Wildflower (Depression Cherry, 2015)

No better color
Looked everywhere
We’re driving home every night
The shadows stay by your side

Uno dei brani più profondi del repertorio, probabilmente simbolo di tutto Depression Cherry e per questo ripulito dal black humor dell’album. Un mix depressione ed esoterismo ordinato da un’eleganza ed una raffinatezza che raggiungono la vetta più alta. Tuttavia, l’apice è raggiunto anche dal livello di tristezza e di insicurezza che permea tutto il brano. Nemmeno il terzo occhio ed i mondi ultraterreni che ti inventi potranno mai salvarti. Pregevole il tentativo (peraltro, molto sentito in un certo tipo di produzione giovanile statunitense) di raccontare demoni e ombre, non dalla parte del consolatore ma del consolato, come se l’impossibilità di comprendere il dolore altrui venisse, qui e per sempre, data per scientificamente provata.

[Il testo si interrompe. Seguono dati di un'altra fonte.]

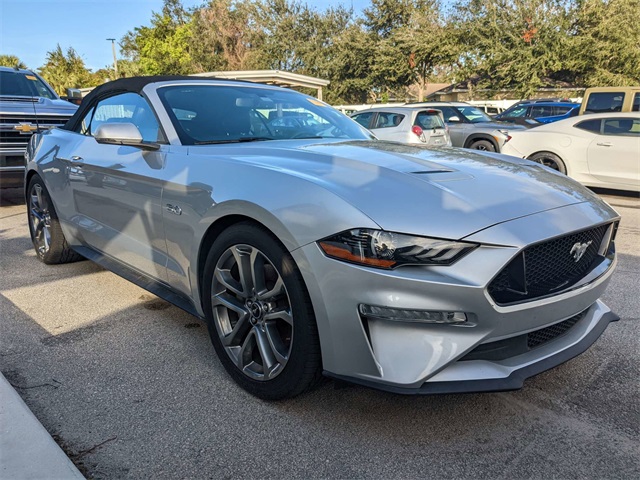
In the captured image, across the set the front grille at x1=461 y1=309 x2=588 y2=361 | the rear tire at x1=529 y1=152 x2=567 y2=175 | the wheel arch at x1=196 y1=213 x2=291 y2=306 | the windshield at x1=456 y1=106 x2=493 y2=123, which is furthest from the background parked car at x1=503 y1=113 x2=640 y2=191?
the wheel arch at x1=196 y1=213 x2=291 y2=306

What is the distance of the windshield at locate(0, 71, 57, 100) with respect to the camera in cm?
840

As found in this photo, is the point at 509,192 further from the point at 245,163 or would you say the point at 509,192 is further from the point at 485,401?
the point at 245,163

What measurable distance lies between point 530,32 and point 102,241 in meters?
35.9

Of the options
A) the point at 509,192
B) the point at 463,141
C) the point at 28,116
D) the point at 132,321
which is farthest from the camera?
the point at 463,141

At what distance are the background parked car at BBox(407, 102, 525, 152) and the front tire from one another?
8.58 metres

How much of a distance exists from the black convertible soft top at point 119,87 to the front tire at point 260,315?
1.61 meters

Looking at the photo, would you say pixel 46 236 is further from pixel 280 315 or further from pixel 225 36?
pixel 225 36

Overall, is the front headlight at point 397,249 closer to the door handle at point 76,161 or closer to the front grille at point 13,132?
the door handle at point 76,161

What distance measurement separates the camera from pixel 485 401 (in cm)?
247

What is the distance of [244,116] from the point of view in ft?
11.1

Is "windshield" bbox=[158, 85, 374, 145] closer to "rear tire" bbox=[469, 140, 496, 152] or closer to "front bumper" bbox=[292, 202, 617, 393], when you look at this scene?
"front bumper" bbox=[292, 202, 617, 393]

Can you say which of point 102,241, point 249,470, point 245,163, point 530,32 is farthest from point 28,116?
point 530,32

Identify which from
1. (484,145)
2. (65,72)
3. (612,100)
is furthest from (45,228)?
(65,72)

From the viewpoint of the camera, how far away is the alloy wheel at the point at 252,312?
233 centimetres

Elegy To The Void (Thank Your Lucky Stars, 2015)

Deep beneath the waves
Lilies of the day
Garden of remains
Diamond maiden chained

Album che segna un ritorno al passato rispetto a Bloom e che si scontra con Depression Cherry, uscito solo qualche mese prima e che sembra appartenere ad un altro mondo. Meno corposo, ma al tempo stesso più sofisticato. E ad un altro mondo appartiene, soprattutto, Elegy to the Void che rappresenta la summa di questa sfida. La traccia più lunga della loro discografia è un regalo astratto, immaginario ed una cura per il mondo intero, dominata da una chitarra strappata dalle mani di Alan Sorrenti.

Last Ride (7, 2018)

There she goes
Under the sun
Some question there
Roll her eyes
Blonde, your hair
Fake eyelashes

Spesso si è detto di quanto i Beach House siano affini all’estetica di Lynch. Last Ride sintetizza perfettamente queste affinità, estremizzandole in tutti i suoi sette minuti. Sembra perfino di scorgere le cascate di Twin Peaks mentre il coro irrompe sul piano. O più semplicemente è la canzone è dedicata a Nico e alla sua (ultima) tragica pedalata nel caldo torrido ibizenco. E già questo è sufficiente per considerarla come uno dei masterpiece della band.

Se oggi venissero a dirci che Victoria Legrand e Alex Scally hanno deciso di interrompere per sempre la loro carriera, vorremmo che questa fosse la loro ultima canzone.